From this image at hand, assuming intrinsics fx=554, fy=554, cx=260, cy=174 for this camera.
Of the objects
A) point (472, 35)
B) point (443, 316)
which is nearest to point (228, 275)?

★ ★ ★ ★ ★

**Work required:**
Format the entries above as a Markdown table with the columns "No." and "Entry line", one row per line, skipping blank lines.

**Solution to the exercise:**
| No. | Entry line |
|---|---|
| 1 | From this image at hand, assuming intrinsics fx=554, fy=554, cx=260, cy=174 for this camera. |
| 2 | Of the objects |
| 3 | A) point (472, 35) |
| 4 | B) point (443, 316) |
| 5 | which is nearest to point (228, 275)? |